- _Exercise requirements_:
1: Rewrite the part of the rope-trick thread that opens with the words "# The Rope Trick" and closes with "porcelain tiled floors.", replacing "porcelain" with "ceramic".
2: Extend the forum thread on the rope trick for reveal bead installation, starting after its final line.

# The Rope Trick for Reveal Bead Installation



## Sir Mixalot (Jan 6, 2008)

Doing the rope trick on some inset baseboards using Trim Tex Reveal Bead for a 1/2″ reveal and Super Seal Gasket L Bead Tearaway along the newly porcelain tiled floors.






More details on my Video Blog- http://peckdrywallandpainting.com/the-rope-trick-trim-tex-reveal-bead-installation/


----------



## Tom Struble (Mar 2, 2007)

I don't know what that was but i'm a new subscriber!:clap:


----------



## Golden view (Feb 16, 2012)

If I did that I'd have 60% of the mud on the floor and end up hanging myself with the rope.


----------



## Sir Mixalot (Jan 6, 2008)

Tom Struble said:


> I don't know what that was but i'm a new subscriber!:clap:


:laughing: Thanks Tom!


----------



## overanalyze (Dec 28, 2010)

It looks like cement board was used on the bottom with maybe even some waterproofer? How durable to you think it will be? Very sleek look!!


----------



## Sir Mixalot (Jan 6, 2008)

overanalyze said:


> It looks like cement board was used on the bottom with maybe even some waterproofer? How durable to you think it will be? Very sleek look!!

- _Input data_:
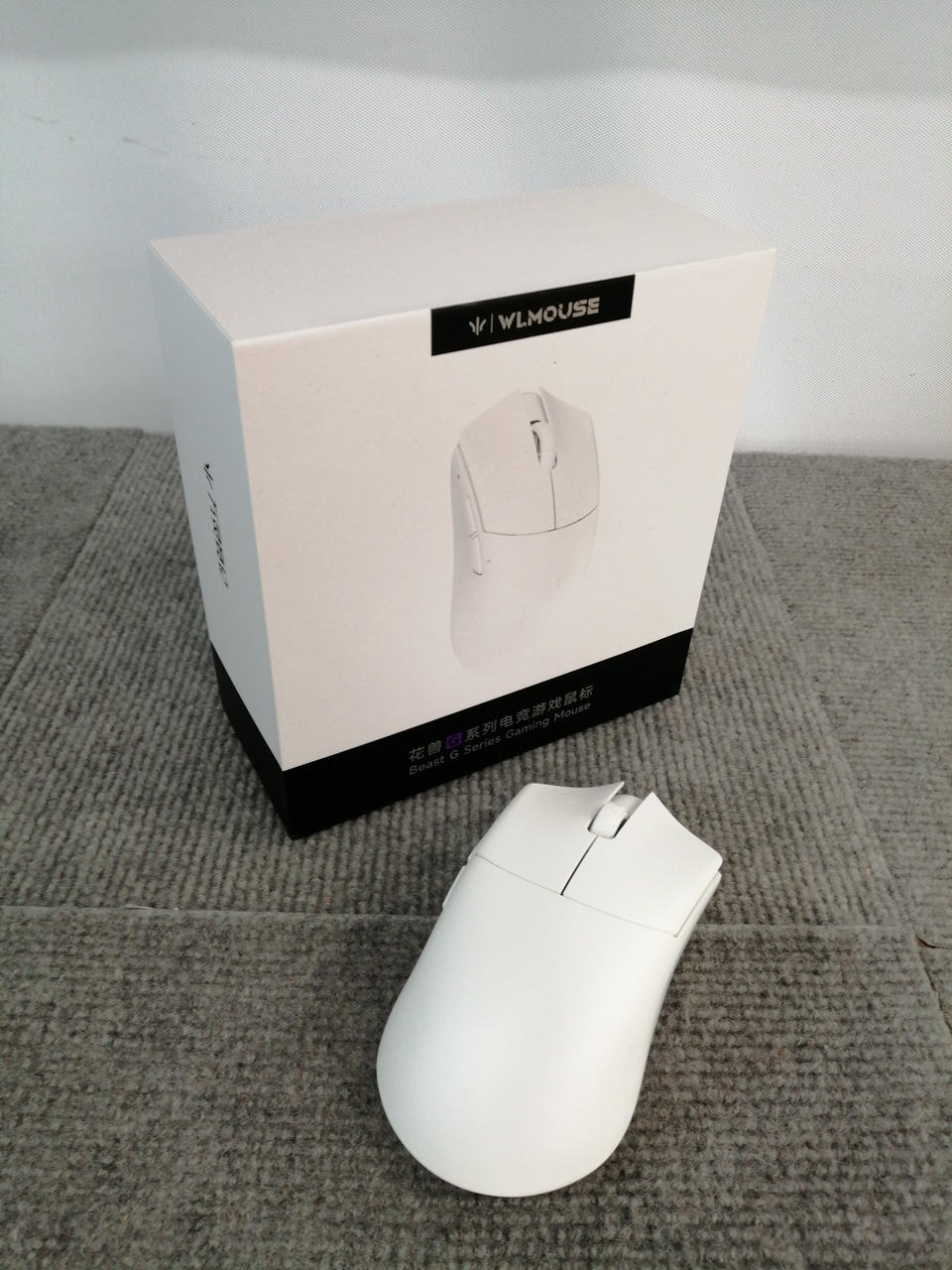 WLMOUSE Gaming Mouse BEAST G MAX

--

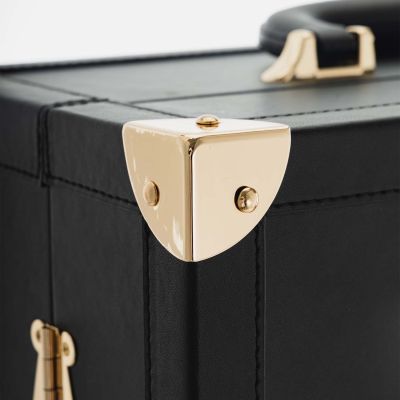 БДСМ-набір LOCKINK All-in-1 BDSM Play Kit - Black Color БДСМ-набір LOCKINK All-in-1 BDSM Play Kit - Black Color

- _Results for each task_:
1:
# The Rope Trick for Reveal Bead Installation



## Sir Mixalot (Jan 6, 2008)

Doing the rope trick on some inset baseboards using Trim Tex Reveal Bead for a 1/2″ reveal and Super Seal Gasket L Bead Tearaway along the newly ceramic tiled floors.

2:
Thanks. :thumbsup:
Yes you're exactly right. 1/2" Hardie Backerboard with Aqua Defense. The cement board is off of the floor 1/4" with the super seal gasket between it and the tile. 



















It is very durable. The beads were mud set in 90 Easy Sand wit Trim-Tex Powdered Mud Max added and fiberglass mesh drywall tape was bedded in over all of the mud legs.


----------



## overanalyze (Dec 28, 2010)

I really like it! The hardie backer is an excellent idea. Any special paint considerations to help it take abuse/cleaning long term?


----------



## Sir Mixalot (Jan 6, 2008)

overanalyze said:


> I really like it! The hardie backer is an excellent idea. Any special paint considerations to help it take abuse/cleaning long term?


It's looks unbelievable in person.:thumbup:
This is a 3000 sf condo renovation. All of the walls were knockdown texture that we skim coated over twice. 

Next we'll spray orange peel texture on all of the walls and curved ceilings a soffits we did. Then everything will be primed with an latex acrylic and painted with two coats of an interior/exterior latex acrylic satin finish.


----------



## heavy_d (Dec 4, 2012)

Do you wash out the rope and reuse it?


----------



## superseal (Feb 4, 2009)

That Superseal does a nice job :whistling


----------



## Sir Mixalot (Jan 6, 2008)

heavy_d said:


> Do you wash out the rope and reuse it?


Yes, we immediately hit the rope with a rag as we pull it back out of the water when we're done with a section of reveal bead. Our record for one continuous rope pull was 50'. Our entire length of rope...:thumbup:


----------



## Youngin' (Sep 16, 2012)

That was oddly satisfying to watch.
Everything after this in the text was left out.